INSTRUCTION: Write out every line of the records below as a JSON list of strings, one string per line, skipping blank lines. Leave the pictures out.

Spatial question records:
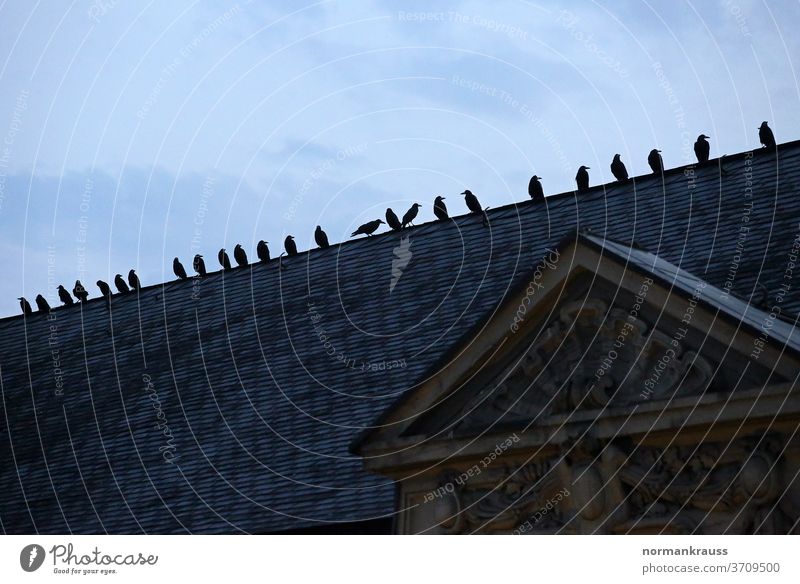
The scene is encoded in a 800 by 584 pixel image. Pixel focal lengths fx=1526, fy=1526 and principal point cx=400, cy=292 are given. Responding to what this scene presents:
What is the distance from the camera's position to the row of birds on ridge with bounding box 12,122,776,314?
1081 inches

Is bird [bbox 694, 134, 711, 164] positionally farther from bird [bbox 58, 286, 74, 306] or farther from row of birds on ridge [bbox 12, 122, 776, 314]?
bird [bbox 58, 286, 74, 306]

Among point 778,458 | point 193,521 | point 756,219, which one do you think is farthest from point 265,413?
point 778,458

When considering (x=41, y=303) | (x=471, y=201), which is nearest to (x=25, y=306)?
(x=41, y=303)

SOLUTION:
[
  "The scene is encoded in a 800 by 584 pixel image. Pixel focal lengths fx=1526, fy=1526 and principal point cx=400, cy=292 are given. Responding to what this scene presents:",
  "What is the distance from the camera's position to the row of birds on ridge with bounding box 12,122,776,314?",
  "1081 inches",
  "Is bird [bbox 694, 134, 711, 164] positionally farther from bird [bbox 58, 286, 74, 306] or farther from row of birds on ridge [bbox 12, 122, 776, 314]?",
  "bird [bbox 58, 286, 74, 306]",
  "Among point 778,458 | point 193,521 | point 756,219, which one do you think is farthest from point 265,413?",
  "point 778,458",
  "When considering (x=41, y=303) | (x=471, y=201), which is nearest to (x=25, y=306)?",
  "(x=41, y=303)"
]